── Vorliegender Text

# Farbbereiche transparent machen



## TimmiWHS (22. September 2009)

Hallo!

Vor folgenden Frage stehe ich momentan:

Ich möchte eine rote Alu-Dibon-Platte bedrucken. Hierfür habe ich eine großformatige Digitaldruckmaschine zur Verfügung (HP Scitex FB6100). Diese hat unter anderem auch die Möglichkeit weiss zu drucken. 

Nun mein Problem:
Ich möchte auf dieser roten Platte nun einen roten Audi drucken, wobei die Grundfarbe die Farbe des Medium haben soll. Nun möchte ich mit Photoshop dieses Bild nun bearbeiten. Hierfür möchte ich die Grundfarbe des Autos entfernen (mehrere Rotschattierungen) aber die Konturen erhalten. Ich glaube das ist nun ein wenig schwer verständlich. Die Türnuten, Türgriffe, Wölbungen der Karosserie etc. sollen gedruckt werden, das heisst die Grundfarbe der Aluplatte soll aufgehellt bzw. abgedunkelt werden. Es soll (vielleicht zum einfacheren Verständnis) nur die Farbe des Druckmedium geändert werden und dadurch entsteht eine komplett neue Farbe des Fahrzeugs.

Hättet ihr vielleicht Tips für mich wie das zu realisieren ist?

Gruss Dirk


----------



## Jan-Frederik Stieler (22. September 2009)

Hi,
du solltest dir mal die Farbbereichsauswahl anschauen. nachdem du diese angewand hast maskierst du das ganze und hast ein transparenten Wagen mit Schattierungen.

Gruß


----------



## brotondi (17. November 2009)

Genial! Danke!

Für Newbies wie mich: 
1. Auswahl > Farbbereich > OK
2. z.B. Ctrl-C, Ctrl-V um eine neue Ebene mit nur diesem Teil zu erstellen. 

Besten Gruss,
Bruno


----------

────

[Auszuführende Aufgabe]
Fasse den Text oben über das Transparentmachen von Farbbereichen in genau zwei Sätzen zusammen. Die anschließenden Einträge sind eigenständiges Material und stehen in keinem Zusammenhang mit dem Text.

── Bereitgestellte Einträge

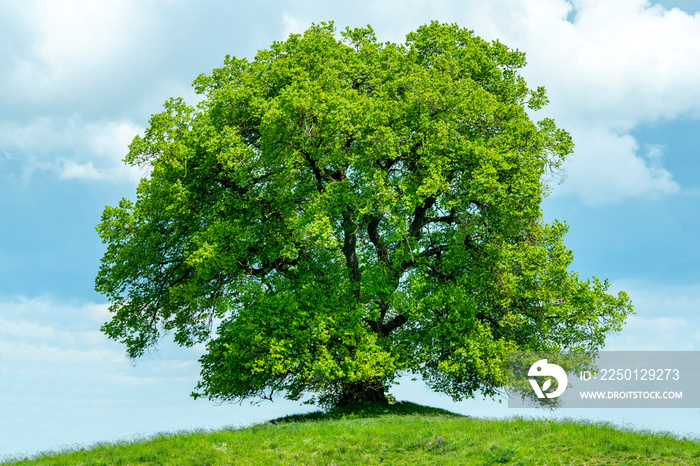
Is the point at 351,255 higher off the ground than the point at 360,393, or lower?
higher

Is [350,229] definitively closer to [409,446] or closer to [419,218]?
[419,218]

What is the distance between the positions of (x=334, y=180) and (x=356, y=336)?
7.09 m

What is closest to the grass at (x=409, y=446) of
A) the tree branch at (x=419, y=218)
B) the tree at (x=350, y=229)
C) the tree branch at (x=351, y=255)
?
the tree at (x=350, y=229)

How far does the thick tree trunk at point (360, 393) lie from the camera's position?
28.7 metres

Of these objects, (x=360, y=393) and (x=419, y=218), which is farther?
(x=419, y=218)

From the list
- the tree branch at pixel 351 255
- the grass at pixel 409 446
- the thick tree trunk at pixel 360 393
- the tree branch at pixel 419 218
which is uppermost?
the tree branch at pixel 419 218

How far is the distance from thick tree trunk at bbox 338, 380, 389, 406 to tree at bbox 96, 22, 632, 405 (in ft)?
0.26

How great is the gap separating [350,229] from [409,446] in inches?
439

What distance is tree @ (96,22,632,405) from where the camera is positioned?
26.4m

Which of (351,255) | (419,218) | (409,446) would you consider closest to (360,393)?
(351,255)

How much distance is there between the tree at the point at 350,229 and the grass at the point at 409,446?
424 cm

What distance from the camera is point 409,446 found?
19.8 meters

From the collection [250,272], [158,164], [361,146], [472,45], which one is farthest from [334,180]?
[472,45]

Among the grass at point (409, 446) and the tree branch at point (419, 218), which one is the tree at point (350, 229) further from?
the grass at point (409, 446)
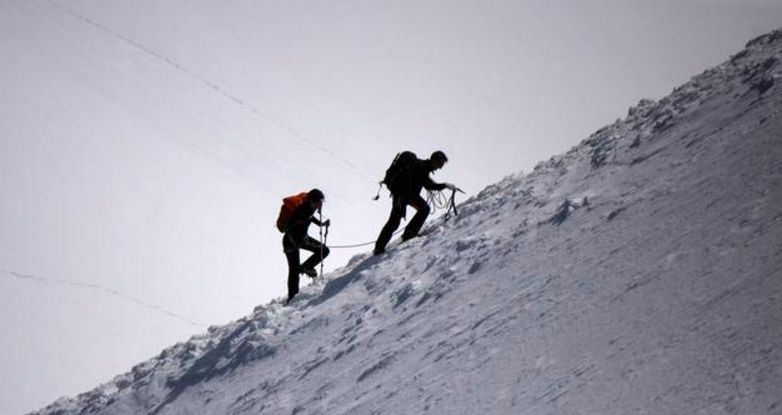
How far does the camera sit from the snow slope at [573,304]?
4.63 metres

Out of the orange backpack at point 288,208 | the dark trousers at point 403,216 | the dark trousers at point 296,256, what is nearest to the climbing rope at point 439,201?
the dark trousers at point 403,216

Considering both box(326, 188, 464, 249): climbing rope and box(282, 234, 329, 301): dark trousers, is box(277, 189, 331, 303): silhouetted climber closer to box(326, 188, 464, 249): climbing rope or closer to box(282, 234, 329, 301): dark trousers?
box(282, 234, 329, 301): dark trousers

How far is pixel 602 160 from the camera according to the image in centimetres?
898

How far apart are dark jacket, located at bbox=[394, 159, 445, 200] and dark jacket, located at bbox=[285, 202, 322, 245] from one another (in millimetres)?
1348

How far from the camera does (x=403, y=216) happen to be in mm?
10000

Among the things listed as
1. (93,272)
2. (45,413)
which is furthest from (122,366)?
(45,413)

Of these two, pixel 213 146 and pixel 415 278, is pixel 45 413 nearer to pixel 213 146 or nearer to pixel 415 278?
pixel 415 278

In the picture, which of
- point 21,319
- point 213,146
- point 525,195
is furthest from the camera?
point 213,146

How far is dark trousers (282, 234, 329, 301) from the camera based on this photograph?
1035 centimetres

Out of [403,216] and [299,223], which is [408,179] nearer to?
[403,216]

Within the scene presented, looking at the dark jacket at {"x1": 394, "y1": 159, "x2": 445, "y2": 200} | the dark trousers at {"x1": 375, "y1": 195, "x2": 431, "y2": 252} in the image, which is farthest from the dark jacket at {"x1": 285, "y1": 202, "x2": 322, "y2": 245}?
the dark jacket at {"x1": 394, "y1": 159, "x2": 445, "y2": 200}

────
── Bereitgestellte Einträge

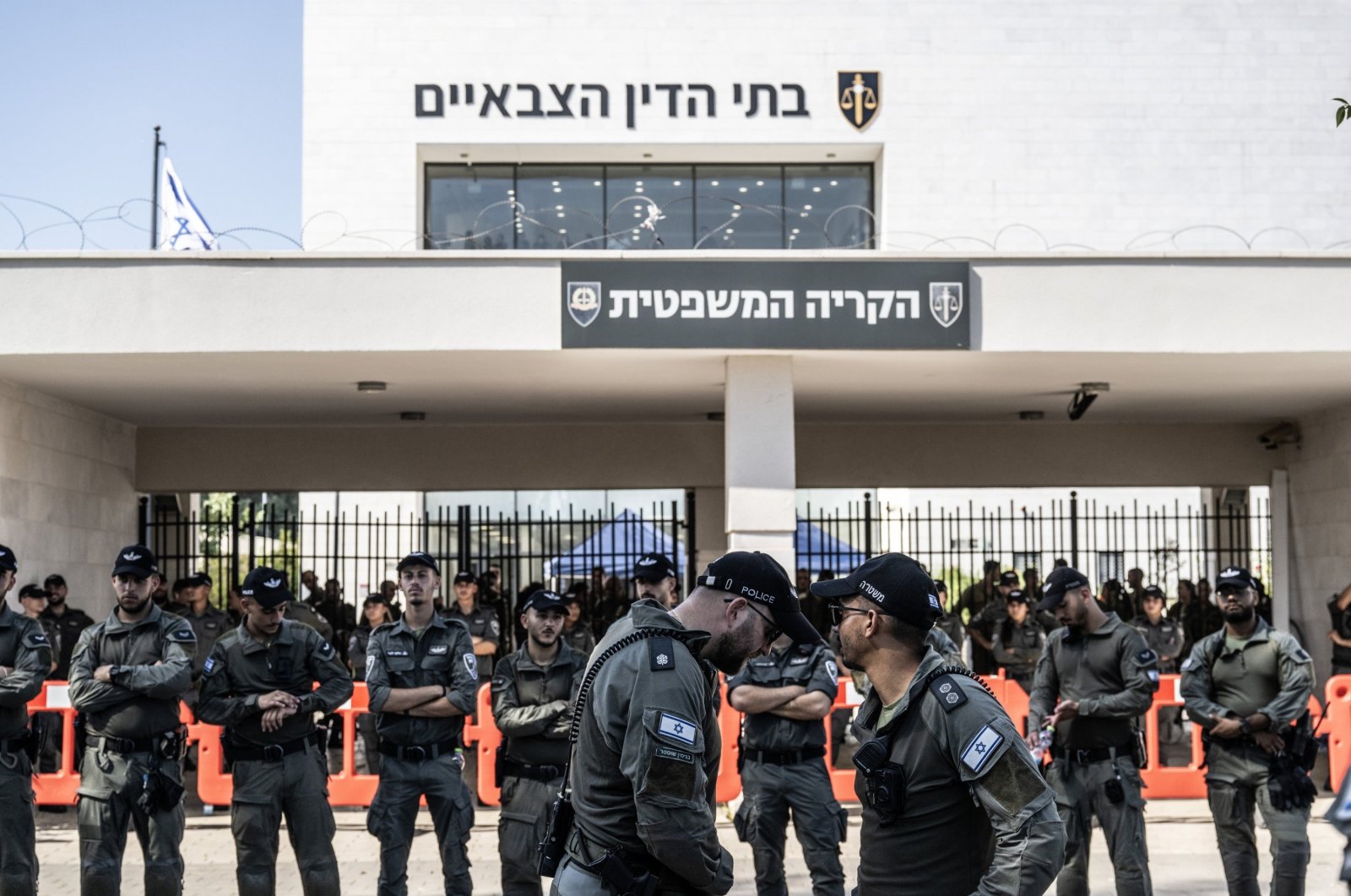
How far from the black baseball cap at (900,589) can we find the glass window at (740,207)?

────

[Antwort zur Aufgabe]
Gefragt wird, wie sich in Photoshop die roten Grundfarbtöne eines Audi-Bildes entfernen lassen, sodass beim Druck auf eine rote Aluplatte die Farbe der Platte als Wagenfarbe dient und nur Konturen wie Türnuten, Türgriffe und Wölbungen der Karosserie gedruckt werden. Empfohlen wird die Farbbereichsauswahl mit anschließender Maskierung, und ein späterer Beitrag nennt dazu die Schritte Auswahl > Farbbereich > OK sowie Ctrl-C und Ctrl-V, um eine neue Ebene mit nur diesem Teil zu erstellen.